Бывших красных героев более всего волновал вопрос о том, будет ли в договоре статья о выдаче таких, как они, в лапы «чеке». Юнкеров же заботил, в основном, принцип – допустимо ли заключение мира с жидо-большевистской сволочью.

Повторюсь: ни тогда, ни сейчас я ничего не знал и не знаю о деталях переговоров. Правда, еще в апреле прошел слух, что Великобритания отказалась посредничать, а Франция предложила подождать до окончания Польской войны, но верить ли этому – никто не знал. Обычно я отвечал, что заключение мира, на мой взгляд, вполне допустимо и даже полезно. Хотя бы из тех соображений, что Рачья-Собачья красная армия к тому времени достигла пяти с половиной миллионов, а мы в Крыму не могли прокормить даже нашу шестидесятитысячную Русскую Армию. Но в мир верилось слабо. Свободный русский Крым был бы постоянным соблазном для граждан большевистского Города Солнца. Скорее, переговоры были нужны красным для нейтрализации Русской Армии во время Польской войны, а Барону – для выигрыша времени.

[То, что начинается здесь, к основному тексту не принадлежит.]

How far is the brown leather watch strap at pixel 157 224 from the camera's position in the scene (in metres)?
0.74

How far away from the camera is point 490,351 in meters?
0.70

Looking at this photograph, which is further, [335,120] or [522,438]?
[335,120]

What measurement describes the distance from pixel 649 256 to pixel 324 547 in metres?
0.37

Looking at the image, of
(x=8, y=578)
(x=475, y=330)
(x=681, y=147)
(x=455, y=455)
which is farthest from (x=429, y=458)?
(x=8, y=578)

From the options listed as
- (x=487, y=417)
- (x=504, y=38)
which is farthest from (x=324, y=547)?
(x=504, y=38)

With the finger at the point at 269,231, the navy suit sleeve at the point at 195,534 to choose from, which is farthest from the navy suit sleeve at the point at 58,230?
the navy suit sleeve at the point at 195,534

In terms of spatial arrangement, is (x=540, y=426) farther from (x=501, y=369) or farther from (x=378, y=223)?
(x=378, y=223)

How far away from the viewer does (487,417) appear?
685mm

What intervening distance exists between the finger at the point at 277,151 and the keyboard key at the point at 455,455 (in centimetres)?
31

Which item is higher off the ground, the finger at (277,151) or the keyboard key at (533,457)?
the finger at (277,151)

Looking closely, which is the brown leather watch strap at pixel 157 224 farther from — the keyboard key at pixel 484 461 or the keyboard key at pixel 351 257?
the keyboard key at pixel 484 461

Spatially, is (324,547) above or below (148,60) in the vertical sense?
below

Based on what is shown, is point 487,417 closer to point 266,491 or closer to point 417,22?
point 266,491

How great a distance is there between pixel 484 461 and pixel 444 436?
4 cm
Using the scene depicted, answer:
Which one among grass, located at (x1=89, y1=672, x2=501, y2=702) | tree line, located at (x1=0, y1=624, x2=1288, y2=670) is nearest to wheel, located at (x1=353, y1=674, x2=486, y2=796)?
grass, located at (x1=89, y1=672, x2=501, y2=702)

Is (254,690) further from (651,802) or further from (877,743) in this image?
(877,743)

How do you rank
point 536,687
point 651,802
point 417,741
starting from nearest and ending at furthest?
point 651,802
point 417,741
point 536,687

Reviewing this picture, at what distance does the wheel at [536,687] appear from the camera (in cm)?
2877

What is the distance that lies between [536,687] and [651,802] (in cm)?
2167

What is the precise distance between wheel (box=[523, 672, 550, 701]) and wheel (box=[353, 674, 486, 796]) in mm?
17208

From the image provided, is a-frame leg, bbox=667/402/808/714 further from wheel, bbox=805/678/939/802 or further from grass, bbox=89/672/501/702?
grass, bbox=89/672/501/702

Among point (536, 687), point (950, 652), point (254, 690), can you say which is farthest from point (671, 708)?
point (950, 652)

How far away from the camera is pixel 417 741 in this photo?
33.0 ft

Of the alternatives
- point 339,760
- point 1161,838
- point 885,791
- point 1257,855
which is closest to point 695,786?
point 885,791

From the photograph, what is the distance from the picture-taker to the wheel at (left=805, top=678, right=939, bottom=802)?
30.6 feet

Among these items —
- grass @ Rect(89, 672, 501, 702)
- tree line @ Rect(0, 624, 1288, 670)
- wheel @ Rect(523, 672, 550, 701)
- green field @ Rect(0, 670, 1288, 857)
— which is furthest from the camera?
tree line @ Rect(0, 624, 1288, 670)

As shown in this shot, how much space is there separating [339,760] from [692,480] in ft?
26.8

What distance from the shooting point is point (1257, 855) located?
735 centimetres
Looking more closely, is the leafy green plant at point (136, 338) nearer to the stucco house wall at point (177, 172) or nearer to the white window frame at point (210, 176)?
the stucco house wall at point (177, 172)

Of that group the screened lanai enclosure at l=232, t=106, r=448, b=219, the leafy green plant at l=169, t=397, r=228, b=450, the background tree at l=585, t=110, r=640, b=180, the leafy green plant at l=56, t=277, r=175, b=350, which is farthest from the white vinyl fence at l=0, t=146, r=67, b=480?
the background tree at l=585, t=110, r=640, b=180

Польская война – еще одна вечная тема албатских разговоров. Трудно было определиться – поляки формально напали первыми, и генерал Брусилов призвал всех русских патриотов поддержать большевистское (национальное!) правительство. Но сочувствовать комиссарам мы тоже не могли. В целом, я был на стороне поляков, а точнее, на стороне всей Европы, которая в эти месяцы почуяла на своем затылке дыхание Ее Величества Мировой Революции.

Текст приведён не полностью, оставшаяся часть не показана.